The Smishing Triad, a Chinese-speaking threat actor group, has recently been identified employing a new tactic by impersonating the United Arab Emirates Federal Authority for Identity and Citizenship. The group utilizes malicious SMS messages to target residents and foreigners in the UAE, aiming to extract sensitive information.

According to a report by Resecurity, the attackers send SMS or iMessage messages containing malicious links, often using URL-shortening services like Bit.ly to randomize the links, thus safeguarding the fake website’s domain and hosting location.

Previously documented for using compromised Apple iCloud accounts in smishing attacks for identity theft and financial fraud, the Smishing Triad has expanded its operations. The group offers smishing kits for sale, priced at $200 per month, and engages in Magecart-style attacks on e-commerce platforms.

In the latest campaign, the threat actors are specifically targeting individuals who have recently updated their residence visas. The smishing messages are designed to work on both Android and iOS devices. Clicking on the embedded link takes recipients to a deceptive website (“rpjpapc[.]top”) impersonating the UAE Federal Authority for Identity, Citizenship, Customs, and Port Security (ICP). Victims are prompted to enter personal information, including names, passport numbers, mobile numbers, addresses, and card information.

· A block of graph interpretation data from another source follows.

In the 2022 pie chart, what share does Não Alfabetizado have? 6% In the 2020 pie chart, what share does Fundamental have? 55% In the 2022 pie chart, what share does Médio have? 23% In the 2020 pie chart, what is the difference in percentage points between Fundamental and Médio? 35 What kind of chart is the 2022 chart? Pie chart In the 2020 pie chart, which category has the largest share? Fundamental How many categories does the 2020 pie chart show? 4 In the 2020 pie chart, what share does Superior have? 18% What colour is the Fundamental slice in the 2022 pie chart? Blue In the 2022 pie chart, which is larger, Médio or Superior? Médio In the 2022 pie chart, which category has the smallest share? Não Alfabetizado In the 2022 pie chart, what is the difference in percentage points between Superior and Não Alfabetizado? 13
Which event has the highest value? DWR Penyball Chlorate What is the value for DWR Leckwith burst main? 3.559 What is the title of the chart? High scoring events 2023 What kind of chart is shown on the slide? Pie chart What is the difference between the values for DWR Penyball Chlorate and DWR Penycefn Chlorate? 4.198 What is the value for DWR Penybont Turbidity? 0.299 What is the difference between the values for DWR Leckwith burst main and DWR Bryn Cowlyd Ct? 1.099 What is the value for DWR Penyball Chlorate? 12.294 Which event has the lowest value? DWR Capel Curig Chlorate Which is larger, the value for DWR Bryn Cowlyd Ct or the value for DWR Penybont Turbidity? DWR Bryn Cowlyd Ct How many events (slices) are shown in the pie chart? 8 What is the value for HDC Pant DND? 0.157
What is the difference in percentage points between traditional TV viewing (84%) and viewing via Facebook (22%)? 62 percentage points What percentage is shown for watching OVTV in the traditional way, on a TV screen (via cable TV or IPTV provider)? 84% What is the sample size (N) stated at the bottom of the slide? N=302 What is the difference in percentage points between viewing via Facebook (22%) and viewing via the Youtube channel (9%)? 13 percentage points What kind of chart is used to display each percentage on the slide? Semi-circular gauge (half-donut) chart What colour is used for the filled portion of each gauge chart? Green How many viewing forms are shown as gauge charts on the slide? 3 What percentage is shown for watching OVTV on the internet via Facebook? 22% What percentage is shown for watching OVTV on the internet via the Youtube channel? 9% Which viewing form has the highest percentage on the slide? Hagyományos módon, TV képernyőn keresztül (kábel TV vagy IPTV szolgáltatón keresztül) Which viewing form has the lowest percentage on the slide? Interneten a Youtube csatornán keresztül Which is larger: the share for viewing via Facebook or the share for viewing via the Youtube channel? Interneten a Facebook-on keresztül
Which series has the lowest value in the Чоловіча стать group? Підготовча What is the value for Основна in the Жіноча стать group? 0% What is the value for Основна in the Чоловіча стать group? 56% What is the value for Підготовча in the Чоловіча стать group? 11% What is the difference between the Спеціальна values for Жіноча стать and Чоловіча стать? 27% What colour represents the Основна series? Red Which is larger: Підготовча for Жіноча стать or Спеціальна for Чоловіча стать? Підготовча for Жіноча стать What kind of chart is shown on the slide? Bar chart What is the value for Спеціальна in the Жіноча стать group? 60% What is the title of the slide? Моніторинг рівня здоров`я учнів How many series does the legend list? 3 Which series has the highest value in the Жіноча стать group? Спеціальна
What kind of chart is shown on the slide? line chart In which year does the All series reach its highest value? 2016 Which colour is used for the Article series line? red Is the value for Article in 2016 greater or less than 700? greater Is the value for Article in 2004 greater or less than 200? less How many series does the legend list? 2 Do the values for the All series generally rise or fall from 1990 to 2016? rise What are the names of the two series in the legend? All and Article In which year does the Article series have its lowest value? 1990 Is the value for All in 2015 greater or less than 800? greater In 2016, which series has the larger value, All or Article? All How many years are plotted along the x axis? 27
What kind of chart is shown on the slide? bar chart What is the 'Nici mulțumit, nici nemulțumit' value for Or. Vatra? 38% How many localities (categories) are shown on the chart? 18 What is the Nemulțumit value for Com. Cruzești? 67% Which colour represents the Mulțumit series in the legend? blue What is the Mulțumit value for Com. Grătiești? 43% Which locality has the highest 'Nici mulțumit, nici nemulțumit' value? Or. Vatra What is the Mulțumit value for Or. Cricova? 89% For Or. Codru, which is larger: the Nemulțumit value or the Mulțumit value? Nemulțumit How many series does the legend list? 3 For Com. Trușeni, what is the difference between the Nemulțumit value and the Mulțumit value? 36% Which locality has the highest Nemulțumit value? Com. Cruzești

A notable aspect of the campaign is the use of geofencing, loading the phishing form only when accessed from UAE-based IP addresses and mobile devices. This suggests that the attackers may have access to information about UAE residents and foreigners, possibly obtained through various means, including data breaches, business email compromises, or dark web purchases.

The timing of the Smishing Triad’s latest campaign coincides with the launch of the OLVX Marketplace, a new underground market operating on the clear web, selling tools for online fraud, such as phish kits, web shells, and compromised credentials.

Additionally, cybersecurity firm Trellix has reported that threat actors are now exploiting the open-source Predator tool, designed to combat fraud, for phishing attacks. The tool is repurposed to check if incoming requests are from bots or crawlers before redirecting to a phishing page, making it more challenging for security products to detect and prevent these attacks.